2 minute read
ADAPT TO CHANGING NEEDS THROUGH RESPONSIVE UPSKILLING
By Bill Berrien - CEO of Pindel Global Precision
Long before anyone had ever heard of COVID-19, the Milwaukee Region had a tremendous opportunity to grow in advanced manufacturing – if we could find a way to cultivate the skilled workforce we’d need to support it.
That need has only increased since the pandemic hit us. Supply chains are being disrupted. OEMs are considering other sourcing opportunities. There’s an awareness and an increased need for very quick production, on-demand production, shorter lead times and lower minimum work quantities. To grow, our companies need to become even more agile. That means our employees do, too. We must be able to pivot, developing additional skills to move in new directions and spreading existing skills more broadly throughout our teams.
But we can’t expect our current employees to go to school full-time for this. For the Milwaukee Region to thrive, we have to take an innovative and collaborative approach to reskilling and upskilling. We have to think differently.
The Milwaukee Region is fortunate to have a well-developed system of higher education institutions and technical colleges. But their model is being disrupted, too, and we must take a hard look at their delivery models. Today, technical colleges determine curriculum, hire instructors, purchase training tools and provide facilities – a comprehensive, vertically integrated approach, but one that can be sluggish in responding to industry needs and isn’t the best model for individuals who aren’t in position to take on full-time school and student loans.
Within the MMAC and M7, we’re proposing a different model, one Tim Sheehy eloquently coined The Milwaukee Model: industry determines what skills need to be trained, industry pays for the training and it is provided at scale in a manner conducive to the needs of companies and their current workforce.
Let’s say a group of companies want to develop a curriculum around quality measurement tools (metrology.) Working with a technical college, the companies would develop a curriculum that can lead to a credential approved by the technical college. One company in the program could share training tools. Another could provide learning space. Instructors could be experts from another company in the program. Employees train for a half-day five days a week for eight weeks to earn a credential and increase their value. Each supplier would receive a portion of the per-student fee that employers pay. Ideally, these credentials could, over time, accumulate to earn a degree.

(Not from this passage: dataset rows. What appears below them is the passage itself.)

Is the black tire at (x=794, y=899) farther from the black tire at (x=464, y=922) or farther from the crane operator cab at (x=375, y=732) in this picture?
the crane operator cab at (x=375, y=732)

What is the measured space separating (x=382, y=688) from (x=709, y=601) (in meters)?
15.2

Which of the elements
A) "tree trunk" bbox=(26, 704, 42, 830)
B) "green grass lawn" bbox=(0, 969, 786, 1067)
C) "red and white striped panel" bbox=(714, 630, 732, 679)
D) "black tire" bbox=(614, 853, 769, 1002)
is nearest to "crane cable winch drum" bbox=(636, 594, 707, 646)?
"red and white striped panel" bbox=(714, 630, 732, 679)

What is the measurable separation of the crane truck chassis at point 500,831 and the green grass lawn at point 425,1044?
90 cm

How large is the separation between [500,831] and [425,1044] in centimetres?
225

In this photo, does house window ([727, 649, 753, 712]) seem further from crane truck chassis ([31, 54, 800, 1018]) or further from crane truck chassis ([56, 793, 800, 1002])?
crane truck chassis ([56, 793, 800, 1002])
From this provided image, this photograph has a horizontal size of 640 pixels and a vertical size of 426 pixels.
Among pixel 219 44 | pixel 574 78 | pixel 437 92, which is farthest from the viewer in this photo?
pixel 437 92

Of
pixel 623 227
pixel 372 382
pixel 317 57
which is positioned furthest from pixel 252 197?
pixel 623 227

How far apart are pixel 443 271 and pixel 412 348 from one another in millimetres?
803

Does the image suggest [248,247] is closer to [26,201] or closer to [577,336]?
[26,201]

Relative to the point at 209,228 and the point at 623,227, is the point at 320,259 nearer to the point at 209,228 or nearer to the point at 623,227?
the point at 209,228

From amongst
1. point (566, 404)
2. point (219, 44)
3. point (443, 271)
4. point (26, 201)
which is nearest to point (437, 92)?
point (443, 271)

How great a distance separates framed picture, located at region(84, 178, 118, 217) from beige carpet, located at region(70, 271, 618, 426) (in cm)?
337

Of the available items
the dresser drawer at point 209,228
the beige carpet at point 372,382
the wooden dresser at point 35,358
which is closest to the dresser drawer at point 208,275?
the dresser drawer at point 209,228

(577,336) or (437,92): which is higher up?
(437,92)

We tell our team that automation is not your enemy. If you can program it, if you can repair it, if you can troubleshoot it, that’s your ticket to a higher wage.
When our current employees increase their skills and move up the ladder, it makes room on the lower rungs and creates an entry point for others: People who are on the sidelines of the workforce because COVID-19 accelerated disruption to the industries they were working, as well as people re-entering the workforce from prison and from stay-at-home roles. Bring them in -- and show them the same path to advancement and higher wages.
We’ve got this awesome manufacturing ecosystem that goes back 100 years, back to the days when Milwaukee was the machine shop to the world. We have an amazing and highly skilled workforce -- but we need to grow it and we need new thinking to do so. If we do this right, and layer in more automation and artificial intelligence, I believe we can be the manufacturing floor to the world. But we’ve got to get on it.